Question

I'm trying in vain to compile the armadillo linear algebra library for windows. Using the armadillo-4.200.0 source, I have Rtools-3.1 installed and in the path, msys from MinGW installed.

Because my ultimate goal is to use Rcpp and RcppArmadillo, my thought is that I need to use the same compiler for making armadillo as will be used to compile my Rcpp/RcppArmadillo files. Unfortunately, when trying to compile armadillo:

$ ./configure
[...snip...]
-- The CXX compiler identification is unknown
-- Check for working CXX compiler: cl
CMake Warning at CMakeLists.txt:3 (PROJECT):
  To use the NMake generator, cmake must be run from a shell that can use the
  compiler cl from the command line.  This environment does not contain
  INCLUDE, LIB, or LIBPATH, and these must be set for the cl compiler to
  work.

CMake Error: your CXX compiler: "cl" was not found.   Please set CMAKE_CXX_COMPILER to a valid compiler path or name.
[...snip...]

(I tried setting CMAKE_CXX_COMPILER to my Rtools gcc.exe with no luck.)

I believe that it is looking for the visual C compiler, though the docs imply that it can be done solely with the mingw or cygwin compiler environments.

> [Supplied entries]
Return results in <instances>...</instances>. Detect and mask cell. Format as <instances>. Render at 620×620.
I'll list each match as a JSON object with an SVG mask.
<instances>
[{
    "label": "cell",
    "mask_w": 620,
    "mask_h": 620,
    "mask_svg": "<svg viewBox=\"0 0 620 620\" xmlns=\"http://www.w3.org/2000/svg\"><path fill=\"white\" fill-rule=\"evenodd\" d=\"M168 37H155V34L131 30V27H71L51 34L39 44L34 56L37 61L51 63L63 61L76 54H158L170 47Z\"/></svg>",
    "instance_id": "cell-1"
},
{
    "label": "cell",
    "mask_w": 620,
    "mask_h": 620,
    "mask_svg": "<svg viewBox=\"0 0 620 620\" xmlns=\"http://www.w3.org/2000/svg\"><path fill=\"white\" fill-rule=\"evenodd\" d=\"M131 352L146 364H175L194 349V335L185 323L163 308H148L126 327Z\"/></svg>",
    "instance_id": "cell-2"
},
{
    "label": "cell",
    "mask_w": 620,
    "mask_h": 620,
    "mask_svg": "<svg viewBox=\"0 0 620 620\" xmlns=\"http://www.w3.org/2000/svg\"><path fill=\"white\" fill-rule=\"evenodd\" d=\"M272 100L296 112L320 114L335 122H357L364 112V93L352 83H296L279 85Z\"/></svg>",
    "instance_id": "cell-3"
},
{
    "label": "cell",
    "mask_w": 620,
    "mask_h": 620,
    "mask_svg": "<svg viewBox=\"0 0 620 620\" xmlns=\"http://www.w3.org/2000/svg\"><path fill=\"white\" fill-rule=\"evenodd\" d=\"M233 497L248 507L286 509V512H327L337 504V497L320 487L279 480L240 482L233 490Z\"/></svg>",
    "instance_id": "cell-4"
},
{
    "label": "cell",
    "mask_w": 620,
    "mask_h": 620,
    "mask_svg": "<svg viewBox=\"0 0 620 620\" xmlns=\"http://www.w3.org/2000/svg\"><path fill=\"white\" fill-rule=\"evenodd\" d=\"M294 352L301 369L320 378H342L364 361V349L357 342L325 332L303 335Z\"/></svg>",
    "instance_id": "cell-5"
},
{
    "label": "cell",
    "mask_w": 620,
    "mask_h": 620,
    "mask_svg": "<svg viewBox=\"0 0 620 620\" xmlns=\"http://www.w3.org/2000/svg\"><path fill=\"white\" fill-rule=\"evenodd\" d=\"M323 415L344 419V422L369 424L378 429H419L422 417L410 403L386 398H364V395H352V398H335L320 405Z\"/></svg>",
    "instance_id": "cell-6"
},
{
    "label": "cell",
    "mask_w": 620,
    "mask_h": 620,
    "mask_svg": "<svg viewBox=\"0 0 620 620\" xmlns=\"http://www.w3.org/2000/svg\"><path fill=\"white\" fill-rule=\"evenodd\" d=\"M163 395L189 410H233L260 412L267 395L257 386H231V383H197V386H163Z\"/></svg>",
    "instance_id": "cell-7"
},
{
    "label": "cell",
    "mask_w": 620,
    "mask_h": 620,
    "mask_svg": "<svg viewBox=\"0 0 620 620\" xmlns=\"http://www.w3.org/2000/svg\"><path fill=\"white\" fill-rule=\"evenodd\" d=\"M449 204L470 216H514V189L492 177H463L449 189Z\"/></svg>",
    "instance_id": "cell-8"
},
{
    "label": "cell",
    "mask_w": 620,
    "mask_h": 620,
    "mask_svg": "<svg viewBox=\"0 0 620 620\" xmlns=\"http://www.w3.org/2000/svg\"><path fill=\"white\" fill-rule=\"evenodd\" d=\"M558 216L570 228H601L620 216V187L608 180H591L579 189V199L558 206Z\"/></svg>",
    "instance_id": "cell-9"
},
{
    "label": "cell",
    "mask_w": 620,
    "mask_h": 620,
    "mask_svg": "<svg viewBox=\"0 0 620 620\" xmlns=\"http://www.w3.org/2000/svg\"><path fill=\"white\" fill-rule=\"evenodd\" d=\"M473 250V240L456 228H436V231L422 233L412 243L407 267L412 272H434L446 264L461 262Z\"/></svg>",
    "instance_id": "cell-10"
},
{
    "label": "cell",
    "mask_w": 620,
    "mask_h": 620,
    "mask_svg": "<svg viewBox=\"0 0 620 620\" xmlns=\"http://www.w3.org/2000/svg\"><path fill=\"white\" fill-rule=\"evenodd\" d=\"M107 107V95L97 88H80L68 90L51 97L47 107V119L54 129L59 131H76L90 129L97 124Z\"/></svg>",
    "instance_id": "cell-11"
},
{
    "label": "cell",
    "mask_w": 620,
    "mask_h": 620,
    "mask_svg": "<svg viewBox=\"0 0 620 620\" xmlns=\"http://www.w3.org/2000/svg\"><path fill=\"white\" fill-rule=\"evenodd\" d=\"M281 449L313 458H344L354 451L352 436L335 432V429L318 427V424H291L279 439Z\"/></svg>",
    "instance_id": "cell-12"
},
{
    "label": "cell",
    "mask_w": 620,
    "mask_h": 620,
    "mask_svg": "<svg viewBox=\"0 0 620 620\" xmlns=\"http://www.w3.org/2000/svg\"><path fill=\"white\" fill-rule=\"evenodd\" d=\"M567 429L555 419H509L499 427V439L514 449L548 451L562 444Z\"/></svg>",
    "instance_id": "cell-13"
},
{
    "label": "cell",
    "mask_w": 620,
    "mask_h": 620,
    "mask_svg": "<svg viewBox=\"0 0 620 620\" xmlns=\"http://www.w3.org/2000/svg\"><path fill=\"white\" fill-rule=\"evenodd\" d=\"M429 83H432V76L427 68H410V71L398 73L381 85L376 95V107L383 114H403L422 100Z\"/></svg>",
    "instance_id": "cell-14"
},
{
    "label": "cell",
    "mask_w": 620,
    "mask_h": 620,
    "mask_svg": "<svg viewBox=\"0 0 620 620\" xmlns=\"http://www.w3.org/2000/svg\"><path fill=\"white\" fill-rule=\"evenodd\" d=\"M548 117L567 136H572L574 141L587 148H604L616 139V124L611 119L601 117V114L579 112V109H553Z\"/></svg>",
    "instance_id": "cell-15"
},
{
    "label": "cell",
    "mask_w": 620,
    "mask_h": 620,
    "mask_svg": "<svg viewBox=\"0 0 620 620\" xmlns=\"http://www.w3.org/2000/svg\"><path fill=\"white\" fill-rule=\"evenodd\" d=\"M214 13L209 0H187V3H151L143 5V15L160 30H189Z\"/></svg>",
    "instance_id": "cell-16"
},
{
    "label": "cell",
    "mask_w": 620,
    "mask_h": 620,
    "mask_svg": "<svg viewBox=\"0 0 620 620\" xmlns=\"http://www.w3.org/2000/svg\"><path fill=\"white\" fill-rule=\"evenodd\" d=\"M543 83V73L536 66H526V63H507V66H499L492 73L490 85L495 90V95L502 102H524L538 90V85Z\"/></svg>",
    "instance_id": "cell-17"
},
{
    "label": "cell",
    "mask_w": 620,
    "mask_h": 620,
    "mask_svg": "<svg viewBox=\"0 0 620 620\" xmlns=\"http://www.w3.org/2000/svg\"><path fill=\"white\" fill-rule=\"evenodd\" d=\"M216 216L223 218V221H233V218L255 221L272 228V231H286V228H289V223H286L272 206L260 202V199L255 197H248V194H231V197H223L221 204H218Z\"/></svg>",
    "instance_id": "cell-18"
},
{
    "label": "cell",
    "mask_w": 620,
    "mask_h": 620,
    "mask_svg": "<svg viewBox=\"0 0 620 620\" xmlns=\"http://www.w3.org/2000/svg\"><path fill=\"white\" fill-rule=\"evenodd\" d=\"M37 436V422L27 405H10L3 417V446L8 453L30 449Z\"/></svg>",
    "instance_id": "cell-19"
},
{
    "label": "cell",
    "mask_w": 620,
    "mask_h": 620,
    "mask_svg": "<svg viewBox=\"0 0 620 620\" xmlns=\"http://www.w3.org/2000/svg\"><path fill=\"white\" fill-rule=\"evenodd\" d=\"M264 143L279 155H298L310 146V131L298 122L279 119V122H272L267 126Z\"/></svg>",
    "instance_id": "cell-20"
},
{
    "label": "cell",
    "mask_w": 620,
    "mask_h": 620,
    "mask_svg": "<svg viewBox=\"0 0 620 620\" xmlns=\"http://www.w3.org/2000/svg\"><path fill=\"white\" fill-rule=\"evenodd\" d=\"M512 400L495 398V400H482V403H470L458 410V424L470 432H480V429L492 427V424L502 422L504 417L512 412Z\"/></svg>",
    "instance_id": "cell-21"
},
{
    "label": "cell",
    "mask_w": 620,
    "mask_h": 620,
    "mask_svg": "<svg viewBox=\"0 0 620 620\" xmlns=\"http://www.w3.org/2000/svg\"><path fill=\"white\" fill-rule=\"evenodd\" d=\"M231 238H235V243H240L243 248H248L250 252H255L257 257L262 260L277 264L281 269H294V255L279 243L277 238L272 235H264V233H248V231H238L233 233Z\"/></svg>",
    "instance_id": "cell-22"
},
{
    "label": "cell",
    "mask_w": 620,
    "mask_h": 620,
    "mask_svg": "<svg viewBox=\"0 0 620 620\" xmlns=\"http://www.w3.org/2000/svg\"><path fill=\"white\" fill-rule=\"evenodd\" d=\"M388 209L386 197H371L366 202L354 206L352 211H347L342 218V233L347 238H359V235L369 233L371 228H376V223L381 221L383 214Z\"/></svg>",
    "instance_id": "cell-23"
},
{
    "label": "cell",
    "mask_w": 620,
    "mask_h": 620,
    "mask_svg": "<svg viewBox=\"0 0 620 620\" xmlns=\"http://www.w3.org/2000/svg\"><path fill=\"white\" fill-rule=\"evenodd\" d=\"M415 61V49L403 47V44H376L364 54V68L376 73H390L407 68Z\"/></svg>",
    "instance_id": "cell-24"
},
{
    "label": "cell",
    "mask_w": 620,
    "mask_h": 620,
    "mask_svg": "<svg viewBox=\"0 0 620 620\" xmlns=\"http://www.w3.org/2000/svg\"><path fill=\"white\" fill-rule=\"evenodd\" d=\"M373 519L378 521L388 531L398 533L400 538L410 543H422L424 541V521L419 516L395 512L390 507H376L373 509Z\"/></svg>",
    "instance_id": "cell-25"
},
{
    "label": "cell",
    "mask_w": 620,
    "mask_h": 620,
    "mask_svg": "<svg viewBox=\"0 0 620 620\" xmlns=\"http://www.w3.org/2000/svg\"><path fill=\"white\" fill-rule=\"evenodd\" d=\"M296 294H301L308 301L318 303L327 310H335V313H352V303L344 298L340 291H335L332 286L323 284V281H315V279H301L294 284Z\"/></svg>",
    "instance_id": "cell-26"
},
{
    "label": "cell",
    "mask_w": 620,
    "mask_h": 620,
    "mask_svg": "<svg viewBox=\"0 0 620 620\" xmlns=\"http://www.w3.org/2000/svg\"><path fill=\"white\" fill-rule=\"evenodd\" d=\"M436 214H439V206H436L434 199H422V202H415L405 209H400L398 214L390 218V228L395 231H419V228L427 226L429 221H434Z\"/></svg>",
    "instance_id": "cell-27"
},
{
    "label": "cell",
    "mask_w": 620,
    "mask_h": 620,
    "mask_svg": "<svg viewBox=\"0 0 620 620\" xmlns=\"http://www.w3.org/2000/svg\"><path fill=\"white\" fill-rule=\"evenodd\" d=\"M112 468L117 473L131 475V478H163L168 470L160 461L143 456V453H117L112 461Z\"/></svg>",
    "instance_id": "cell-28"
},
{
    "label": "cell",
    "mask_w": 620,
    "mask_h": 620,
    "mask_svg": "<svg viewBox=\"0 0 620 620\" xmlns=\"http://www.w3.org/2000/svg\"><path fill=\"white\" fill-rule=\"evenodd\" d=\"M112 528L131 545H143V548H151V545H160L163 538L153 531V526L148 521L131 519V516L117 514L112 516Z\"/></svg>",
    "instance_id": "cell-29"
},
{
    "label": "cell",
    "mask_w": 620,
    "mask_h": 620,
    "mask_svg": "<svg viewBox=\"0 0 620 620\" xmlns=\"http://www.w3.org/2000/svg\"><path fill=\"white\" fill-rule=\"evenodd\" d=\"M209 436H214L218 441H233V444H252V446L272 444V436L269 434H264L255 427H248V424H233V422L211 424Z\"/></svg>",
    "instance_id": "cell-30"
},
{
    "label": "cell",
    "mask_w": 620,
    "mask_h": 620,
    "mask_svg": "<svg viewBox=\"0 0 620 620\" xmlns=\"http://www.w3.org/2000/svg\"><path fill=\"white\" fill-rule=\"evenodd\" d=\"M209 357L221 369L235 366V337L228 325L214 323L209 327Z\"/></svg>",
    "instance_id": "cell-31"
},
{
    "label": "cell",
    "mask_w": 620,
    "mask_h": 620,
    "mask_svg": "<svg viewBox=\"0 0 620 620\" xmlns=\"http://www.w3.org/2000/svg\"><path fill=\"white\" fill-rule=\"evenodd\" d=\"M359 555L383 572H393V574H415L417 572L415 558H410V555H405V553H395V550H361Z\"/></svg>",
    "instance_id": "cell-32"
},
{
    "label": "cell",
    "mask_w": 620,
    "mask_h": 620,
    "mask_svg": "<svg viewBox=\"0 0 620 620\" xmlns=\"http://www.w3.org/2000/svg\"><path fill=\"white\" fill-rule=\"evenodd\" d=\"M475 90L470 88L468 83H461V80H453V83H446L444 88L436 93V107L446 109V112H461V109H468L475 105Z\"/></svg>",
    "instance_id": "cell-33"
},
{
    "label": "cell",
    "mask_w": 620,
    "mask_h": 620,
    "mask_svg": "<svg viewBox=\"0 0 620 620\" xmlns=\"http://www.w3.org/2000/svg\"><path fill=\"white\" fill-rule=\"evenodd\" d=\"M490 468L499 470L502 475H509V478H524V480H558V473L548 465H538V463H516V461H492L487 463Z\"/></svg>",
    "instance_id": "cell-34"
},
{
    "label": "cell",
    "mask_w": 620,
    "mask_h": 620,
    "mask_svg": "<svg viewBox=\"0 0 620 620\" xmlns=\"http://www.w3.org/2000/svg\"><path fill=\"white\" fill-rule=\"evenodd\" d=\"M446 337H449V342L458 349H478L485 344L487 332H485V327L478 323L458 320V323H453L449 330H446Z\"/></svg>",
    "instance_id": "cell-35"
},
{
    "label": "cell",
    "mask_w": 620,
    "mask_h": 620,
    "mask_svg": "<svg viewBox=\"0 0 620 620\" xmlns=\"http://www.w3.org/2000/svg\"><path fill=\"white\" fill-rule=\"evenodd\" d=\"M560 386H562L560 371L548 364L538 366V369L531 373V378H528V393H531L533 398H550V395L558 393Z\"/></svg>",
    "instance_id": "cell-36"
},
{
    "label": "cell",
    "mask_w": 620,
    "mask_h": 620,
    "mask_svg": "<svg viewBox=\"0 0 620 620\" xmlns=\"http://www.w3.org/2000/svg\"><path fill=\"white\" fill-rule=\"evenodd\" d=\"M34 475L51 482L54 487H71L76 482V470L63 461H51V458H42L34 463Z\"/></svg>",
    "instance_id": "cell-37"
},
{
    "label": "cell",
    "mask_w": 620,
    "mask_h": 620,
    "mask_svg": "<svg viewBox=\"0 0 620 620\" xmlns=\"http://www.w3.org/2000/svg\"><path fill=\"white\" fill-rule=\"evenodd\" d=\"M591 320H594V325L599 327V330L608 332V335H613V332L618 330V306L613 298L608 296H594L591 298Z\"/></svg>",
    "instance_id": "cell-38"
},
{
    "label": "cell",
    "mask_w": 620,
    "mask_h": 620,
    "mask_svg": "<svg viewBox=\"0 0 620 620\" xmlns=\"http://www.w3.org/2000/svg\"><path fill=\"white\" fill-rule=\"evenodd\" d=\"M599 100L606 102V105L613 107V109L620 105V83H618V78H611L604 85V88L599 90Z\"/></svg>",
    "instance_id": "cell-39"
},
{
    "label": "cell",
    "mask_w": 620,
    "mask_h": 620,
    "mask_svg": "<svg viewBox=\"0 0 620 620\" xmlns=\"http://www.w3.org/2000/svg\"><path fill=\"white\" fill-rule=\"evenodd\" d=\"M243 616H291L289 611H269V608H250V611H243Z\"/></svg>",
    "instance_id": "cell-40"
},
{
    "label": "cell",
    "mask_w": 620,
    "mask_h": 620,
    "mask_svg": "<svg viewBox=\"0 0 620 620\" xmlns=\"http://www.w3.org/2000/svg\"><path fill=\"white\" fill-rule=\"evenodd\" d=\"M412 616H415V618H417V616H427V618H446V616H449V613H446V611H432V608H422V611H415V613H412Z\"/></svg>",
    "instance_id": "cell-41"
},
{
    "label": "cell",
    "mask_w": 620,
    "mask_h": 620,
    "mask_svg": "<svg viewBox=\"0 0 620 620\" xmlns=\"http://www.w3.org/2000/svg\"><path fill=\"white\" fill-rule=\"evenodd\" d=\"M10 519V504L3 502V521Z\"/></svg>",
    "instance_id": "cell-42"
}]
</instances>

> [What this task involves]
Can you reproduce the entire question above about compiling the Armadillo library on Windows, word for word?

> [Exercise answer]
Question

I'm trying in vain to compile the armadillo linear algebra library for windows. Using the armadillo-4.200.0 source, I have Rtools-3.1 installed and in the path, msys from MinGW installed.

Because my ultimate goal is to use Rcpp and RcppArmadillo, my thought is that I need to use the same compiler for making armadillo as will be used to compile my Rcpp/RcppArmadillo files. Unfortunately, when trying to compile armadillo:

$ ./configure
[...snip...]
-- The CXX compiler identification is unknown
-- Check for working CXX compiler: cl
CMake Warning at CMakeLists.txt:3 (PROJECT):
  To use the NMake generator, cmake must be run from a shell that can use the
  compiler cl from the command line.  This environment does not contain
  INCLUDE, LIB, or LIBPATH, and these must be set for the cl compiler to
  work.

CMake Error: your CXX compiler: "cl" was not found.   Please set CMAKE_CXX_COMPILER to a valid compiler path or name.
[...snip...]

(I tried setting CMAKE_CXX_COMPILER to my Rtools gcc.exe with no luck.)

I believe that it is looking for the visual C compiler, though the docs imply that it can be done solely with the mingw or cygwin compiler environments.